• _Quoted passage_
((

However, you can control gameplay mechanics – if you want the game character to move left or right depending on the intensity of the swipe of the screen (for a mobile game) you just open Xcode (or Android Studio or any other IDE) and code the damn thing. Whether you succeed in this attempt might also depend on the number of brain cells you have but we assume your brain is perfectly equipped with these otherwise you wouldn’t be reading this article.

The game development landscape has changed quite a bit. We now have countless of avenues that can be used to release our games for instance Steam, Google Play, and App Store to name a few. Literally thousands of games are released every day and there is no such exclusivity and scarcity of games like there was in the past. In the early-to-mid 90s if you wanted a free PC game you had to scavenge your way through shareware sites and you were lucky if any of the titles available tickled your fancy. We now have an irresponsible overload of games and the result of this folly is that Google Play and App Store have become graveyards for the majority of games that are released every day. There are just too many games out there. Sometimes I ponder why we haven’t faced a mobile game industry crash like we did with video games back in 1983 (thanks Atari!).

Even if you (as an independent developer) think your game is solid and “fun”, there is no guarantee that your precious little addictive game will not be at the bottom of the App Store rankings and fall into oblivion together with thousands of other orphaned titles. The basic lesson is that game development is hard not because coding is hard but because game development is an intractable medium with success factors that cannot be easily controlled. And we have to learn to live with it. For many aspiring developers months of sweat and blood during development hells amount to nothing. Titles are released by countless of established companies or independent teams with the uncertainty of Julius Caesar crossing the Rubicon. You push the Archive button in Xcode with high hopes to release your title to the App Store and literally alea iacta est, the die is cast – leaving almost everything to chance and leaving your hundreds of hours of development at the mercy of App Store ranking algorithms.

My wish is not to alarm readers – I am just basing the above observations on previous experience. In a nutshell the main lesson is that game development as a whole is hard albeit fun and rewarding and we should be prepared to navigate the harshness of the terrain ahead throughout our game development journey. This demands a different kind of mentality. Understanding the uncertainties ahead we have to cherrypick our battles wisely and know what to focus on when we sit down and open Xcode to start developing.

As a game developer it is very easy and quite tempting to get bogged down on unnecessary details such as the technical intricacies of developing a new “font rendering library” or a “special effects/particle rendering system” for our little game even if it sounds fun to write and perhaps because I could potentially learn something useful from writing it. We sometimes face Developer’s FOMO (Fear of Missing Out). If we don’t know something inside out, or if we don’t develop it ourselves we don’t feel in control. Using someone else’s library or SDK equates to surrendering control to a 3rd party who is a subject matter expert in a specific area, and this thought hurts our ego. We are even prepared to think: “That random guy in Ukraine created this beautiful PNG compression library for hardware accelerated games which I probably need for my game. He built this library with his bare hands, so I can too! I will probably learn something cool and useful along the way!”. These internal monologues pigeonhole us into unrealistic and inefficient paths – further detracting us from our goal to focus on more value-add game development activities for example pure gameplay mechanics.

))

Records from a dataset:
((

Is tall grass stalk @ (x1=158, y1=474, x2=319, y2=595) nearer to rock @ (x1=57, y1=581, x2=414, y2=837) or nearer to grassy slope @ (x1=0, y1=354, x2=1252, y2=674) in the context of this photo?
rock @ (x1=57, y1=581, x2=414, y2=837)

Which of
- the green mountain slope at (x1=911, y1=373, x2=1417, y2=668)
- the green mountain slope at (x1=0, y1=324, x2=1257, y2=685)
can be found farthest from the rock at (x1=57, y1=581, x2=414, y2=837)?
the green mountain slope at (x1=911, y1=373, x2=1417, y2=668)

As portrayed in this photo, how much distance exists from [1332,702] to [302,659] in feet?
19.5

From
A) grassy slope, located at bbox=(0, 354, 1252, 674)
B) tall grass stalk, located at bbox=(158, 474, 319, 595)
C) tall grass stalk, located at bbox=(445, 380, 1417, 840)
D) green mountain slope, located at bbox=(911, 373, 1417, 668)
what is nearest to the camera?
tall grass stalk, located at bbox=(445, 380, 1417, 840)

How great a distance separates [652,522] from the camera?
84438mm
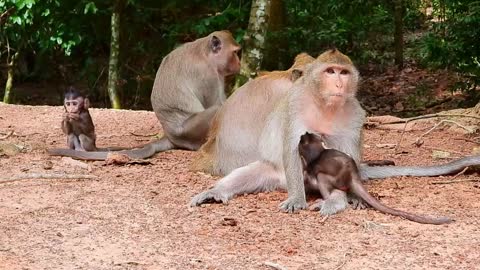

))

• _Required action 1_
Set down word for word the part of the passage on game development starting with "However, you can" and going on through "reading this article.".
• _Required action 2_
In the passage on game development, what year is given for the video game crash?
• _Required action 3_
Condense the paragraph of the passage on game development that begins "My wish is not to alarm readers" into a few short bullet points that keep its main facts.
The data are separate material, unconnected to the passage on game development.

• _Task answer 1_
However, you can control gameplay mechanics – if you want the game character to move left or right depending on the intensity of the swipe of the screen (for a mobile game) you just open Xcode (or Android Studio or any other IDE) and code the damn thing. Whether you succeed in this attempt might also depend on the number of brain cells you have but we assume your brain is perfectly equipped with these otherwise you wouldn’t be reading this article.

• _Task answer 2_
1983

• _Task answer 3_
- The observations come from previous experience, not a wish to alarm readers.
- Game development is hard, though fun and rewarding, and developers should be ready for harsh terrain.
- This demands a different mentality.
- Developers must choose their battles wisely and know what to focus on when they start developing.